### INSTRUCTIONS TO FOLLOW:
Please copy every line of the data in which the string "volunteer" appears.

BEGIN DATA PROVIDED

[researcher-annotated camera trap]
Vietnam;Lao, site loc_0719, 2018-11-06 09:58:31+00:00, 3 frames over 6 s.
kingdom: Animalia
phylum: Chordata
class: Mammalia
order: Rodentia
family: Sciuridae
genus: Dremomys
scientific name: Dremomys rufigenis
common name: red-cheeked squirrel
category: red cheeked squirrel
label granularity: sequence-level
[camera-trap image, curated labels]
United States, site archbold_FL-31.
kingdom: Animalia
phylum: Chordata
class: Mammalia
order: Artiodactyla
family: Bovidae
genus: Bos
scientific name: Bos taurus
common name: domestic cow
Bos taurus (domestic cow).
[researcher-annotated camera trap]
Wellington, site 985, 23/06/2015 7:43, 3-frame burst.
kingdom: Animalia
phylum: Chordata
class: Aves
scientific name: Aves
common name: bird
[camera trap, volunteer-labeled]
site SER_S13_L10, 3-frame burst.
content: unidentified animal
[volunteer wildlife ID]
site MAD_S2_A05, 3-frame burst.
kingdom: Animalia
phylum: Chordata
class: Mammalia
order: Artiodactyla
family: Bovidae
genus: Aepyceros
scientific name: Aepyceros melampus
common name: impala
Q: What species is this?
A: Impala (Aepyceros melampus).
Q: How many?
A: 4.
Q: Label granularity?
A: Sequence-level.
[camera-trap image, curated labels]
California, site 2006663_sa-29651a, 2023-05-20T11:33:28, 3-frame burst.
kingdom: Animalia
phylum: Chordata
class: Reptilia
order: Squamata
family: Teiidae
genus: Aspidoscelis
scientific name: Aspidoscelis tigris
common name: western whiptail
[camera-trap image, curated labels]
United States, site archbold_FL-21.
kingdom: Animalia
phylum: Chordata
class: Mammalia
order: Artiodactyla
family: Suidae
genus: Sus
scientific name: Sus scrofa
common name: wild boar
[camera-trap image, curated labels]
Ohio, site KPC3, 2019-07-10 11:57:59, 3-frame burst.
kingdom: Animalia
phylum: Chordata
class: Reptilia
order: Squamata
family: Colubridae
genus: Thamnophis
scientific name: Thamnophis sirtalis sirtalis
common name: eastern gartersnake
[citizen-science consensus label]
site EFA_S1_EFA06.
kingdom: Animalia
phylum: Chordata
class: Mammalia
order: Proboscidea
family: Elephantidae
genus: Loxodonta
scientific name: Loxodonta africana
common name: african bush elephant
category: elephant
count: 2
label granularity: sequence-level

END DATA PROVIDED

### SOLUTION TO THE PROBLEM:
[camera trap, volunteer-labeled]
[volunteer wildlife ID]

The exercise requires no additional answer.